| Description of the task |
Copy the entries below verbatim, starting at the line containing "Which element among" and continuing through the final line of the entries. Include nothing before that starting line.

[Saved data entries]
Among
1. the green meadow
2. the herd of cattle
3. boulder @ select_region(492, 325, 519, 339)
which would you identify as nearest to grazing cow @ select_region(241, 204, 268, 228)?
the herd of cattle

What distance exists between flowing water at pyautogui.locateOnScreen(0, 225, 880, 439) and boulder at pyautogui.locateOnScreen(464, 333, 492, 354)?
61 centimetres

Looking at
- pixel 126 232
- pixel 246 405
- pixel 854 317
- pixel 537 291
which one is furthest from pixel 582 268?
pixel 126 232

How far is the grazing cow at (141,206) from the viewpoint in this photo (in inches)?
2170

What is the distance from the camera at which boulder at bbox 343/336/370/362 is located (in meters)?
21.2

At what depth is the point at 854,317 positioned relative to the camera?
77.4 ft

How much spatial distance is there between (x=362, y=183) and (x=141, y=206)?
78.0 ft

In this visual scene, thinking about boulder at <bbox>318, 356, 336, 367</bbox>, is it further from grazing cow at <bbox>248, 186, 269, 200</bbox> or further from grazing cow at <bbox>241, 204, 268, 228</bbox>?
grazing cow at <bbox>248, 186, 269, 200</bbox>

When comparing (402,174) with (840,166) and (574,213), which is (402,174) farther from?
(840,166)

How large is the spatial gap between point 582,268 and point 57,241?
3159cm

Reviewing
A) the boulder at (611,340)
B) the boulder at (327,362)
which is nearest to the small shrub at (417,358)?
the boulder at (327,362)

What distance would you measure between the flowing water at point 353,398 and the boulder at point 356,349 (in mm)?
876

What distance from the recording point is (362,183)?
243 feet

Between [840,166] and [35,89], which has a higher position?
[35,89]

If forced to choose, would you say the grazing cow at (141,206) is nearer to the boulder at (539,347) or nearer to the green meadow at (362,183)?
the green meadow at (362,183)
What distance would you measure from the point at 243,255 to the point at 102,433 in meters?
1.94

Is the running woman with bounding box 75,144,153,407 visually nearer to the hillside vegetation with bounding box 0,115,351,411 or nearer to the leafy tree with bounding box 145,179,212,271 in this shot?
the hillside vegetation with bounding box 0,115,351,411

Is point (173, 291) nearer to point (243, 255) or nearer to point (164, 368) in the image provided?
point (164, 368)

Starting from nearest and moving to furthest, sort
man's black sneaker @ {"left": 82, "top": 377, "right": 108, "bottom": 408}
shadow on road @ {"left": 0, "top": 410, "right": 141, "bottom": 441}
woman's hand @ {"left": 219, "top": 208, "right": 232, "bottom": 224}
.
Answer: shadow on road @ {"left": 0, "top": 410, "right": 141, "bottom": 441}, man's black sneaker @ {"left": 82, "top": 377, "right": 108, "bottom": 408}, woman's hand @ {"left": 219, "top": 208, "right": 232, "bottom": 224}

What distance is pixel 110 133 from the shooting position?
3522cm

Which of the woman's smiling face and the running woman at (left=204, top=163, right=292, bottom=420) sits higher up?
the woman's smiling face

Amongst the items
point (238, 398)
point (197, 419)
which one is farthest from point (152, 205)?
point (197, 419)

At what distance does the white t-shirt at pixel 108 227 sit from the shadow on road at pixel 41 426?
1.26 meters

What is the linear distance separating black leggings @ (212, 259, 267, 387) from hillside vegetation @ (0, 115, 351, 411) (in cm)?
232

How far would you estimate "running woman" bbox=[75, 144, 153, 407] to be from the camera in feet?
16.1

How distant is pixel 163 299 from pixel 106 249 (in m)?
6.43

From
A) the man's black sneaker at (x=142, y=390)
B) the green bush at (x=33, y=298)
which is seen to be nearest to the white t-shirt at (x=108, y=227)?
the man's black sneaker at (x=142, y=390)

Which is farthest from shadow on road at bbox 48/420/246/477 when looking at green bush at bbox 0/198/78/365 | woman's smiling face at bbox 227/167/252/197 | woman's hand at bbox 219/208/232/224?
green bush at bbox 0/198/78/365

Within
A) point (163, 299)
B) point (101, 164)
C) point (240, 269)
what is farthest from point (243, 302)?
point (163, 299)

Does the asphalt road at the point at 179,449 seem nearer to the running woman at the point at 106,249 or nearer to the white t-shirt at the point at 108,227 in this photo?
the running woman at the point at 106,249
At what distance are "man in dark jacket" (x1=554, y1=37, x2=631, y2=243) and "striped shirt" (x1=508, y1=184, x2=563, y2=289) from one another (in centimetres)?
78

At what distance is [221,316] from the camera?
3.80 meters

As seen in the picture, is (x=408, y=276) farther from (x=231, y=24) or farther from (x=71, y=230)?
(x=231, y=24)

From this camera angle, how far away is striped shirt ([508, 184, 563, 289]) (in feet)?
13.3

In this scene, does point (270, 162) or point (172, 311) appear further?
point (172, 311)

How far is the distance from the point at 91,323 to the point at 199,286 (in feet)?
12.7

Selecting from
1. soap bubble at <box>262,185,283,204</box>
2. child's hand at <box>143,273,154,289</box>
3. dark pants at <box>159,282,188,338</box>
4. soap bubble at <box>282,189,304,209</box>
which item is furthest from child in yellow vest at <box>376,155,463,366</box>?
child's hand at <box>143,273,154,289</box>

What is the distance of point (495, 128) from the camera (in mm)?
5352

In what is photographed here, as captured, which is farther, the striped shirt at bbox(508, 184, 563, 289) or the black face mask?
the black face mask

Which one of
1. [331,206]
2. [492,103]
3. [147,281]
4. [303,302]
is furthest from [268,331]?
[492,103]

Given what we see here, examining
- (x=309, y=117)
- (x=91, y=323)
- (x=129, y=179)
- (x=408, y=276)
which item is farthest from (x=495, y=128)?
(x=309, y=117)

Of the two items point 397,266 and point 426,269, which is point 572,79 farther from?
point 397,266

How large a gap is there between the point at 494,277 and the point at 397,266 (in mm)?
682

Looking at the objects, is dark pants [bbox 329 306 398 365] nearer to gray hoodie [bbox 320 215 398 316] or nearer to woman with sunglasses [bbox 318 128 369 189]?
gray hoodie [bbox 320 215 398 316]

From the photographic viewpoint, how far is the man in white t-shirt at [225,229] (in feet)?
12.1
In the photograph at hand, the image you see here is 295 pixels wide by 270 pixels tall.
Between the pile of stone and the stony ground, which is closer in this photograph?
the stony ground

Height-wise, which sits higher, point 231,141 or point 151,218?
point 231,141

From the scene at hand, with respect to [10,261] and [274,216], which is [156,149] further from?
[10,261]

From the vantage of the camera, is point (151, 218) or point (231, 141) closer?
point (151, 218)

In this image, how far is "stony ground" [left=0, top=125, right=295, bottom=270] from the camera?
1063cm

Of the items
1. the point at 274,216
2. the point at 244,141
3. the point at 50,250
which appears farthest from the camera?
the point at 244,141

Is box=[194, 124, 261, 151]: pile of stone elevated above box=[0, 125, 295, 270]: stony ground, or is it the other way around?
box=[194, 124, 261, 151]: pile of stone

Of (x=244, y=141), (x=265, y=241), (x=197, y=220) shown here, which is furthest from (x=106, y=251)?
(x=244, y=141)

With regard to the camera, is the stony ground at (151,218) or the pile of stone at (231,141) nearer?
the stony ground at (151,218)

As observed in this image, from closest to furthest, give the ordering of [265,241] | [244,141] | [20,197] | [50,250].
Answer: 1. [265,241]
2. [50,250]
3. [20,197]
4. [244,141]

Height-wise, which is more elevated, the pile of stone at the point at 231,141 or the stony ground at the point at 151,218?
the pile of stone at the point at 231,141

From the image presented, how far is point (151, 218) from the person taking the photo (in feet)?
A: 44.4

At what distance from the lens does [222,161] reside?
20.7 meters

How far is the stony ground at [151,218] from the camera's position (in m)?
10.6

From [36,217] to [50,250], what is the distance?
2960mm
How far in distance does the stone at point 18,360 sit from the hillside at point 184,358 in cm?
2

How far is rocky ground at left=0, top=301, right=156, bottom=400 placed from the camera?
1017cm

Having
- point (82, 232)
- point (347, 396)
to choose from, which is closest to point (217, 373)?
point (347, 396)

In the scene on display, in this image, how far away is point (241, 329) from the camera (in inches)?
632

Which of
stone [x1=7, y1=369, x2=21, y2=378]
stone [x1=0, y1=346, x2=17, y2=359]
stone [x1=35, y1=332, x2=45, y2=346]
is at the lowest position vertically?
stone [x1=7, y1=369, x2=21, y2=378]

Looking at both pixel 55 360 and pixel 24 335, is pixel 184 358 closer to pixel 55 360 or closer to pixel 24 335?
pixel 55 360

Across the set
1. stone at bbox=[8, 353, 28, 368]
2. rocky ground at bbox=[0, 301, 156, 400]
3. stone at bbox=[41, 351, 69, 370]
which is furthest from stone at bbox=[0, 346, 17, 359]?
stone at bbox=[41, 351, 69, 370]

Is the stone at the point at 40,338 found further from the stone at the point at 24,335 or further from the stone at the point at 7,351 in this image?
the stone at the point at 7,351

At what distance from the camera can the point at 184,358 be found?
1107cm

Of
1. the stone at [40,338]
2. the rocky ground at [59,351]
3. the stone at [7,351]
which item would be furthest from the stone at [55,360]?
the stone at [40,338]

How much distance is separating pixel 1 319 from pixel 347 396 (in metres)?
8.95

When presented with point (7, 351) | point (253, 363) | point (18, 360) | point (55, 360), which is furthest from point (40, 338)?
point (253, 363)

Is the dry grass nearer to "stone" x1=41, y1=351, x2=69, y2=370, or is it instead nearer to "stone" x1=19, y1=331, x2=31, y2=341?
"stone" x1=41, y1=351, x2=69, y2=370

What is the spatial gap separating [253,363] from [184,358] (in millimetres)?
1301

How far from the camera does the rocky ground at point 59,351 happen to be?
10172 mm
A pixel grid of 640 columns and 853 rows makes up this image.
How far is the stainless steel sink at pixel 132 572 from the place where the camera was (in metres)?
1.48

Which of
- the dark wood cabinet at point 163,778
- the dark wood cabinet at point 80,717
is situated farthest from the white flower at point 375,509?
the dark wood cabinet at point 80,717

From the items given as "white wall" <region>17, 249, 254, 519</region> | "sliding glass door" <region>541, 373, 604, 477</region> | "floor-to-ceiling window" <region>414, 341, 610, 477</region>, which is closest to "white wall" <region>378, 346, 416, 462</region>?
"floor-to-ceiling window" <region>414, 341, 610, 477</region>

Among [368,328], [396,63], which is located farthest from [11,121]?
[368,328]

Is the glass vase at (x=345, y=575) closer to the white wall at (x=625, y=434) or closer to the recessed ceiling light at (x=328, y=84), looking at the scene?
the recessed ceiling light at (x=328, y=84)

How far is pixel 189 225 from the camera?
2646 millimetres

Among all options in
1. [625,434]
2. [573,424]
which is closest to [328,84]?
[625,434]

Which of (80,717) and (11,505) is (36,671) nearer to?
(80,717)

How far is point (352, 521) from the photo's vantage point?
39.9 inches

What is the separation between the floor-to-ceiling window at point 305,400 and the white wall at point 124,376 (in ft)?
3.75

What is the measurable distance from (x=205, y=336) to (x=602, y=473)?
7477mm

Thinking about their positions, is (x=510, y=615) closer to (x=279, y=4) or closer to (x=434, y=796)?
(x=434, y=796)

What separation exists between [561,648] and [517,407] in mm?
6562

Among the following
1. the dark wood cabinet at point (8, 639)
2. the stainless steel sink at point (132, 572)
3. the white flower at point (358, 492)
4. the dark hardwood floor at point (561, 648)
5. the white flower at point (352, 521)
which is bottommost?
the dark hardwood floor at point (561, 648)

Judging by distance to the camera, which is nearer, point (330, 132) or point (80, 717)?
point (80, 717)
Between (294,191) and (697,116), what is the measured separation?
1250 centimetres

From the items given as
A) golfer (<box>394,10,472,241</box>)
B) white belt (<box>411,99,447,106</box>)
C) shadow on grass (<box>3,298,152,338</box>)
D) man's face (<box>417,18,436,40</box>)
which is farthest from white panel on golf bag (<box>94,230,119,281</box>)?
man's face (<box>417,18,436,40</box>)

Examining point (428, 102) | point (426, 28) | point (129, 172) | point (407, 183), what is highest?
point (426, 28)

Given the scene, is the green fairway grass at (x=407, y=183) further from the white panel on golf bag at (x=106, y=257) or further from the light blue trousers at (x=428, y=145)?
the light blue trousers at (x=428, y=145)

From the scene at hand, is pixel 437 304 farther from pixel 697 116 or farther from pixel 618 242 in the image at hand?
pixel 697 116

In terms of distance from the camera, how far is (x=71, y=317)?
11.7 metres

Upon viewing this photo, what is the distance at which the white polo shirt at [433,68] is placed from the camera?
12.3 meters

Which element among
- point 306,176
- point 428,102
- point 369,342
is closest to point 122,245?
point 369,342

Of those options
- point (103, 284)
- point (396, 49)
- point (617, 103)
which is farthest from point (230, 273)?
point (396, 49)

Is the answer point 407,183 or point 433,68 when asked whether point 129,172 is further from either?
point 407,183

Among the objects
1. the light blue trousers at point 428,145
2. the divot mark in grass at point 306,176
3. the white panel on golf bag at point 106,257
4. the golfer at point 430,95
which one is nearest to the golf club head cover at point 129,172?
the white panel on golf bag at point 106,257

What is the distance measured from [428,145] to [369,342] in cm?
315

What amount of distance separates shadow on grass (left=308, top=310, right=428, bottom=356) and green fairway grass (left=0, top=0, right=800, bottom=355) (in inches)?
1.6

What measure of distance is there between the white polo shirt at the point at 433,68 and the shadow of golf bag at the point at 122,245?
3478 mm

| Exercise solution |
Which element among
- point 306,176
- point 428,102
- point 369,342
is closest to point 122,245?
point 369,342

Of those options
- point (103, 284)
- point (396, 49)
- point (617, 103)
which is farthest from point (230, 273)?
point (396, 49)

Is the answer point 407,183 or point 433,68 when asked whether point 129,172 is further from either?
point 407,183

Among the objects
1. the light blue trousers at point 428,145
2. the divot mark in grass at point 306,176
3. the white panel on golf bag at point 106,257
4. the golfer at point 430,95
which one is nearest to the golf club head cover at point 129,172?
the white panel on golf bag at point 106,257

What is the distance measured from [428,145] to [369,342] in cm?
315

What amount of distance separates shadow on grass (left=308, top=310, right=428, bottom=356) and green fairway grass (left=0, top=0, right=800, bottom=355) (in inches)?
1.6

What measure of distance is there between the white polo shirt at the point at 433,68 and the shadow of golf bag at the point at 122,245?
3478 mm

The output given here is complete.